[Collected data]
↓↓↓

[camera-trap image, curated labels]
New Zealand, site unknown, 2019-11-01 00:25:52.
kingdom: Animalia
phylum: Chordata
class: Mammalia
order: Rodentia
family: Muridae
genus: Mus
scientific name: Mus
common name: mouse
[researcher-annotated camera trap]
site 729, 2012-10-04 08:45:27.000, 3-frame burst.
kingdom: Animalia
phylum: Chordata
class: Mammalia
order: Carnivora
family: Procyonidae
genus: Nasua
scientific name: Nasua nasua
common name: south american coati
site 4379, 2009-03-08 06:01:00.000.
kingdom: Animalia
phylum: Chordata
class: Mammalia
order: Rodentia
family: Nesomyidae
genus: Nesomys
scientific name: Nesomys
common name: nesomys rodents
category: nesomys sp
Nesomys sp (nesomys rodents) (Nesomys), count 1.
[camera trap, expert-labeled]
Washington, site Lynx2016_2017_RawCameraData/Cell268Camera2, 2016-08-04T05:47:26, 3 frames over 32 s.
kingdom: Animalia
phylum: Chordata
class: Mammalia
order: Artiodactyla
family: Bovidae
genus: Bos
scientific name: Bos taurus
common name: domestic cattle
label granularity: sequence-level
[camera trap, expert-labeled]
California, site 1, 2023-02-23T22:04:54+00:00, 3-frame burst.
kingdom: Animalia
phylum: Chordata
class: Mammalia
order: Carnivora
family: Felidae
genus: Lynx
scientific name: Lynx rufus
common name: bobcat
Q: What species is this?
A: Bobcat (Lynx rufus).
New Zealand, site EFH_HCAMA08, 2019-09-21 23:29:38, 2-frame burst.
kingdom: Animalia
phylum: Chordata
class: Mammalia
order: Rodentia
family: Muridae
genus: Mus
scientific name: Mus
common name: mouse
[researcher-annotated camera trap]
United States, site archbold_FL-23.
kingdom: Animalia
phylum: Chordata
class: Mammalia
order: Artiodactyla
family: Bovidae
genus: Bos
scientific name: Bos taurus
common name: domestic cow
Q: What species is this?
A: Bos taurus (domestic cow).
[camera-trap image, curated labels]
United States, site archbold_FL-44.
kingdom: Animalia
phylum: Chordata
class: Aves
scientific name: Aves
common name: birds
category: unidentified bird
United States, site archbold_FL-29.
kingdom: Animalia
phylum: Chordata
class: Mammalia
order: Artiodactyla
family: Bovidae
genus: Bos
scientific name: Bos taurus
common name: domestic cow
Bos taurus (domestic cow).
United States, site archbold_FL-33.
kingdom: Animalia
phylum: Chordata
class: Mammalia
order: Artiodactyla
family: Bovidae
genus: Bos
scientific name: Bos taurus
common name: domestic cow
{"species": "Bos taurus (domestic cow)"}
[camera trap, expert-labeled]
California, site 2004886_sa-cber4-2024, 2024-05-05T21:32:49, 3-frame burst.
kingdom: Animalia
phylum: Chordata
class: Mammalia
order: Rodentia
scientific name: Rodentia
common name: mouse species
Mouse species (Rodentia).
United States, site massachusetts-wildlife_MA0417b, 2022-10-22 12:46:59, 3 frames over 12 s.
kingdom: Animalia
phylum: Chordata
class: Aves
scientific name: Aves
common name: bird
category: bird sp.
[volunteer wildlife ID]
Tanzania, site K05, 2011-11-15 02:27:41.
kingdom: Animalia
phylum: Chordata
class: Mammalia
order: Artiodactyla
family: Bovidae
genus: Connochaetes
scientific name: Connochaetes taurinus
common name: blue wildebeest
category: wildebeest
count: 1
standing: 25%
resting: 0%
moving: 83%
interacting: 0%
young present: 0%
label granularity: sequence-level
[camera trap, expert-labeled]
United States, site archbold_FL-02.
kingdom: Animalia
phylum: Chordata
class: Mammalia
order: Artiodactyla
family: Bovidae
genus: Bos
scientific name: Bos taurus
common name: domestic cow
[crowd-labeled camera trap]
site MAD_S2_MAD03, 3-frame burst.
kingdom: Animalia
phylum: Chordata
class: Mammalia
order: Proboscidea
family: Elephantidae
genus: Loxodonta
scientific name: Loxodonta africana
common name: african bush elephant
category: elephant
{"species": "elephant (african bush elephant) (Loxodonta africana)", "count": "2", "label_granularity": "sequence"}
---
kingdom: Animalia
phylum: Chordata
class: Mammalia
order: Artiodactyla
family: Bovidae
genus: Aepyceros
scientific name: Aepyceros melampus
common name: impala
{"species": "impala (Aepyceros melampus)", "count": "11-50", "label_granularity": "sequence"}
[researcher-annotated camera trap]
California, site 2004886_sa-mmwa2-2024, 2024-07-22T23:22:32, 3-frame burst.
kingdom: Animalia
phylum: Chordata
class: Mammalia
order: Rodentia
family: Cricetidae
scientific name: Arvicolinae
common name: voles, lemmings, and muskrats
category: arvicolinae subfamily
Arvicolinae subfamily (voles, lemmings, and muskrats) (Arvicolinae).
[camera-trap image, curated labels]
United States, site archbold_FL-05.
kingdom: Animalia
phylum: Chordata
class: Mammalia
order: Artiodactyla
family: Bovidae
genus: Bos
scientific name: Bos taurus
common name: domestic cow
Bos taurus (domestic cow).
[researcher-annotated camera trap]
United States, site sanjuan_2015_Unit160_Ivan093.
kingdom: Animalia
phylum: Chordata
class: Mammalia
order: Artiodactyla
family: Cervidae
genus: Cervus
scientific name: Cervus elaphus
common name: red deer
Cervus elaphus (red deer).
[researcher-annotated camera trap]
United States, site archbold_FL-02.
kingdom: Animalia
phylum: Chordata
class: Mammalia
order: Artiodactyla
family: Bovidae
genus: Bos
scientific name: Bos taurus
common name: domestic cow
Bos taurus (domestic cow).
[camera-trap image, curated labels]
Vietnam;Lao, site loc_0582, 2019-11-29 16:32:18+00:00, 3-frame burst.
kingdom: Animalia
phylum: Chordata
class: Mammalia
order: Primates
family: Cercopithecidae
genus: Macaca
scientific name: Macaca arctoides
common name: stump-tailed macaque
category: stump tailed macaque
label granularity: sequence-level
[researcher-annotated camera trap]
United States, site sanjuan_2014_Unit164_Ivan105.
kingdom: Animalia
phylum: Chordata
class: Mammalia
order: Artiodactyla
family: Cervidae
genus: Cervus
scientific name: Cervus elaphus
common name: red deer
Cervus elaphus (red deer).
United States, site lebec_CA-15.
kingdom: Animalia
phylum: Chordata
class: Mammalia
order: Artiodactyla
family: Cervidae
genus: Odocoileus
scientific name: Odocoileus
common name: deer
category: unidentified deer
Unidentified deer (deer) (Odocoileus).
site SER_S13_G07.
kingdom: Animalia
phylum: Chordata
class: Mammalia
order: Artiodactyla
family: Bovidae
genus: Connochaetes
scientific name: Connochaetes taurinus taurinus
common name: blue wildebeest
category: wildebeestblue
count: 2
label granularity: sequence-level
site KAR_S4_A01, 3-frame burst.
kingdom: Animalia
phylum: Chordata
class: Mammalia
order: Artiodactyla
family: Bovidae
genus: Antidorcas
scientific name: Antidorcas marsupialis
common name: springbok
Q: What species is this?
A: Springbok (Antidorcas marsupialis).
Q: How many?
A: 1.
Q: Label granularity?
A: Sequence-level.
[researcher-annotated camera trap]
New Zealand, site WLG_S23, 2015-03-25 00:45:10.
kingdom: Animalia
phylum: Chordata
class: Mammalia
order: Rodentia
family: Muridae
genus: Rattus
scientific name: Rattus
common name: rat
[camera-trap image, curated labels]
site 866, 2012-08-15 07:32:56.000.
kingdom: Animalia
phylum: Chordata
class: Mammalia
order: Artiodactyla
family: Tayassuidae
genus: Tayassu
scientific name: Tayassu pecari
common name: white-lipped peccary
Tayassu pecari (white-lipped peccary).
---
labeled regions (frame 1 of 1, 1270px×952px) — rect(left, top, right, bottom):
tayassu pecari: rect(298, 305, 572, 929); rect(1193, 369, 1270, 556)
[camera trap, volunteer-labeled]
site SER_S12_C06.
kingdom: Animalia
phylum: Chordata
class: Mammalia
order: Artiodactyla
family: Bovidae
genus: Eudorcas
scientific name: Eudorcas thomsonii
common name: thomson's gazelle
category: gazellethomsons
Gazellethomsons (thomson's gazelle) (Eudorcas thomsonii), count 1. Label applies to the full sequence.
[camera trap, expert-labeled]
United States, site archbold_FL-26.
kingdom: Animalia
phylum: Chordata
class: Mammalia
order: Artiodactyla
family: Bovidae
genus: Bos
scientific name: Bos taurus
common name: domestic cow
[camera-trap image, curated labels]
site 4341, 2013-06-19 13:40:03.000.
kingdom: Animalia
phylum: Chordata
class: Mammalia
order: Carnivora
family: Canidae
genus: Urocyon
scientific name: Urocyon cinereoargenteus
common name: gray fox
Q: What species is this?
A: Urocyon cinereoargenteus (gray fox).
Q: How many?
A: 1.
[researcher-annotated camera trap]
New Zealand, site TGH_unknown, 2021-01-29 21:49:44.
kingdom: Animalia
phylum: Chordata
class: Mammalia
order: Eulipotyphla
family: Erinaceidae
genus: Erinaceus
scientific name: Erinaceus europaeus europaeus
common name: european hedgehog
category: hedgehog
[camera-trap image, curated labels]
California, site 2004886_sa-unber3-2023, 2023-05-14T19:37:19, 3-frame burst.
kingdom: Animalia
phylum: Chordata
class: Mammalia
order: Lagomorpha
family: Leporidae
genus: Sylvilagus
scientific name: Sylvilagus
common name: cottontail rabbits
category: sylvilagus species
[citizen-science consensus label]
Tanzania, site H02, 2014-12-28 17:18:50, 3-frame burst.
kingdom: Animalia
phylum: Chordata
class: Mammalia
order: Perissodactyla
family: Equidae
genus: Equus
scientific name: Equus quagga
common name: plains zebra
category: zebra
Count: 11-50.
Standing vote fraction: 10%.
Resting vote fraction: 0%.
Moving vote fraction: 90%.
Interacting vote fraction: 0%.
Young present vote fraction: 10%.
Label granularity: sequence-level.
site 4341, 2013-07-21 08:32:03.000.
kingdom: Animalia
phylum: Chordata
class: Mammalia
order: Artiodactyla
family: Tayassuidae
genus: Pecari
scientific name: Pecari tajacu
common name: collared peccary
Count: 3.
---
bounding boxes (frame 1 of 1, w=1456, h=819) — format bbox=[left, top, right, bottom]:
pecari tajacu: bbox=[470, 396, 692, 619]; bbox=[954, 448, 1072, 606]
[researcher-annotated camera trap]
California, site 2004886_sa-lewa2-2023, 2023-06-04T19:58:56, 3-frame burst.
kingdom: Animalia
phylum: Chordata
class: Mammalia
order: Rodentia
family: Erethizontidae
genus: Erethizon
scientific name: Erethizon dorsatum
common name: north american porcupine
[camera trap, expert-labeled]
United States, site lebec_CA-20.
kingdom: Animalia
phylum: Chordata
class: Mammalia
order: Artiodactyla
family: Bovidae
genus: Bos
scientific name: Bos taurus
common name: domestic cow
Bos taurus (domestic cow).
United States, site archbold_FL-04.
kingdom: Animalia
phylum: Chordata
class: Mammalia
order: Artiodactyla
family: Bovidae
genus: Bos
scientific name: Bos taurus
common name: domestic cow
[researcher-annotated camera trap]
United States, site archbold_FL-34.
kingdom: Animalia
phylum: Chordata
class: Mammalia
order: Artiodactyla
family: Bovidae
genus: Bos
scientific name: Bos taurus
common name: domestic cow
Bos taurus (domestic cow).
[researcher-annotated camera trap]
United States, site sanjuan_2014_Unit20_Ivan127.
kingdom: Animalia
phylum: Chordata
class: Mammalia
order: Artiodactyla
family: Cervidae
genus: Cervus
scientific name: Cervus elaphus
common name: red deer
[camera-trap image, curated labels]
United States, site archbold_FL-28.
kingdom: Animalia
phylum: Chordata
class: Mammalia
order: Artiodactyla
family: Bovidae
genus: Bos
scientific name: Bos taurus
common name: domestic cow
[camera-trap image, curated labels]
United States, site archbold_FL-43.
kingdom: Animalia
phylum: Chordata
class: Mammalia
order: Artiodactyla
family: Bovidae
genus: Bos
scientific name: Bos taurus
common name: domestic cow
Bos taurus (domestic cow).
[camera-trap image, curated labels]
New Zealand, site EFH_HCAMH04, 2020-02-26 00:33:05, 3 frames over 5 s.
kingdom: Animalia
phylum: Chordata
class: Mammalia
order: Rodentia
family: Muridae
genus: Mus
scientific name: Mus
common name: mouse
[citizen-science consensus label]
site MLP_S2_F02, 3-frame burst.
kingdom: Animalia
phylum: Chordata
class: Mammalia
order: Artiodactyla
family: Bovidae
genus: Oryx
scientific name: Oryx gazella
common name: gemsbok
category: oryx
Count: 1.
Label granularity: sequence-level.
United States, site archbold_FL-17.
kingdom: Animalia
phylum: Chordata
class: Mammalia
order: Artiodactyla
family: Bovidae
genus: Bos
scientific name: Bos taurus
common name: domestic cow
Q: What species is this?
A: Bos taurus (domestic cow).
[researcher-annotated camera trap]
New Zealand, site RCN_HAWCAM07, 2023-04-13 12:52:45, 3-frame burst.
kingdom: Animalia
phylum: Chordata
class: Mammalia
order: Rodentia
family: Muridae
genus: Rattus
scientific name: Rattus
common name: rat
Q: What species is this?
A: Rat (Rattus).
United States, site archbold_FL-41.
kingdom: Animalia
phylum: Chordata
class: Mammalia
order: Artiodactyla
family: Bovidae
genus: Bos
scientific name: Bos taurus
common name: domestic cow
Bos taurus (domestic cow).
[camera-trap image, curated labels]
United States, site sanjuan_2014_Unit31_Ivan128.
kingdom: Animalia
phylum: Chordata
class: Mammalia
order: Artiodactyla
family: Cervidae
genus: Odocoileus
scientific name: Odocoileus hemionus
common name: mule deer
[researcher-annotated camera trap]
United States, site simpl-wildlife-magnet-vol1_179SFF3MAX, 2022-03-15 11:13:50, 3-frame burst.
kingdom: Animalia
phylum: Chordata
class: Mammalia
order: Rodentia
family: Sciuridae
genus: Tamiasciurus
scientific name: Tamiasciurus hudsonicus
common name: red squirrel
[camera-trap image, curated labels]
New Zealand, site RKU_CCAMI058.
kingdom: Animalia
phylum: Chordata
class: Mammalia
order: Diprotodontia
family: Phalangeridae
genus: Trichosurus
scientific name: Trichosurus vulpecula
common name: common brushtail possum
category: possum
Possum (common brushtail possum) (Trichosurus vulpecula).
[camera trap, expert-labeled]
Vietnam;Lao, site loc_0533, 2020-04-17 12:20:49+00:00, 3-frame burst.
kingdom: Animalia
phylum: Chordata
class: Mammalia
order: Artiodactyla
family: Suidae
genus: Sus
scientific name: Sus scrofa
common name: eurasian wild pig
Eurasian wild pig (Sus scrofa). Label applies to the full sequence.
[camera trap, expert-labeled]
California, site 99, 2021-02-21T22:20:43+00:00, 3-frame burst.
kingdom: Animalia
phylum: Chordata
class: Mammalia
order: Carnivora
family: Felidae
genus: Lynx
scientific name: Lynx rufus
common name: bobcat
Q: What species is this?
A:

↑↑↑

Task to carry out: The word is "frames". Copy every line above where it appears.

Exercise response:
Washington, site Lynx2016_2017_RawCameraData/Cell268Camera2, 2016-08-04T05:47:26, 3 frames over 32 s.
United States, site massachusetts-wildlife_MA0417b, 2022-10-22 12:46:59, 3 frames over 12 s.
New Zealand, site EFH_HCAMH04, 2020-02-26 00:33:05, 3 frames over 5 s.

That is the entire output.